Reproducibility 1:
Intro, File Organization, and RStudio Projects

reproducibility
Author

Jelmer Poelstra

Published

October 14, 2024


Artwork by @allison_horst


1 Introduction: A series on reproducibility

Today is the first of a series of 6 Code Club sessions that will cover several topics under the umbrella of “reproducibility”.

What do we mean by reproducibility? Your research is reproducible when third parties are able to perform the same analysis on your data, and produce the same results.

Reproducibility is perhaps a low bar compared to the related concept of replicability, which is the ability to produce the same (qualitative) results when applying the same analysis to different data. Here is a helpful table showing these two and two other related concepts:

For example:

  • Say that you’ve written a paper in which you present the results of one of your research projects. When this research is fully reproducible, it means that someone else should be able to be able to run the exact same analysis and produce all the results and figures using your paper and its associated documentation.

  • Relatedly, when you work in a reproducible manner and you abandon an analysis for say two years, you will be able to pick up from where you left off without much trouble.


Using R is already a big step in the right direction!
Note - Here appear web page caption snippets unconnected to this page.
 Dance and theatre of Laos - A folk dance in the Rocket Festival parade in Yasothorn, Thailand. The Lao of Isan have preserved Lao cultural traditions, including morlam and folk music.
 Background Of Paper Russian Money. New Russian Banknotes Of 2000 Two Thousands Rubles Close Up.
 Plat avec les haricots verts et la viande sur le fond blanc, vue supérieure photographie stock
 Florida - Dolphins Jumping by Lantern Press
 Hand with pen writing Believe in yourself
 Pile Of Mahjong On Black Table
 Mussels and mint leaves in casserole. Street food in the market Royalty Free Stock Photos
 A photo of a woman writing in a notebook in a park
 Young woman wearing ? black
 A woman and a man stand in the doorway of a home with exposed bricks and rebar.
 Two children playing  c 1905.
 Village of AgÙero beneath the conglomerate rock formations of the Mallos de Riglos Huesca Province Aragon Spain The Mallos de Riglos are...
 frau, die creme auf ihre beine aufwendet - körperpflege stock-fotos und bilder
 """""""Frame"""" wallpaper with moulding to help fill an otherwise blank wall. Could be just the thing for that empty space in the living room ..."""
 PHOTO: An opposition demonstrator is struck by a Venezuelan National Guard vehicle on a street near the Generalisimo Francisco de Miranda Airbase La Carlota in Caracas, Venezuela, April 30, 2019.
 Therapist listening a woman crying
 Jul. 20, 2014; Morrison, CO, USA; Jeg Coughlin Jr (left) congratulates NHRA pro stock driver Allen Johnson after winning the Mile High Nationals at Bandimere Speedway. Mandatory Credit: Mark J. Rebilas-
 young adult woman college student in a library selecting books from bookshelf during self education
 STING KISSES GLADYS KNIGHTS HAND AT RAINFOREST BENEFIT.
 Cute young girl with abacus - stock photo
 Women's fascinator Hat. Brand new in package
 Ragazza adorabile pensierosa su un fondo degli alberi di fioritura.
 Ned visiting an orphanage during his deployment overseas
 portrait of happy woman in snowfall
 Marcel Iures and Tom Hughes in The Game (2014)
“The most basic principle for reproducible research is: Do everything via code.” —Karl Broman, University of Wisconsin-Madison

It is inherently more reproducible to write code, such as in R, as opposed to clicking around in a program with a Graphical User Interface (GUI). This is because it would generally be necessary but very tedious to record every single click that you make in a GUI, whereas it is easy to save your code.1

In addition, R is open source and freely available. If you use a proprietary program that requires an expensive license, your work may be reproducible in principle, but won’t be in practice for many people.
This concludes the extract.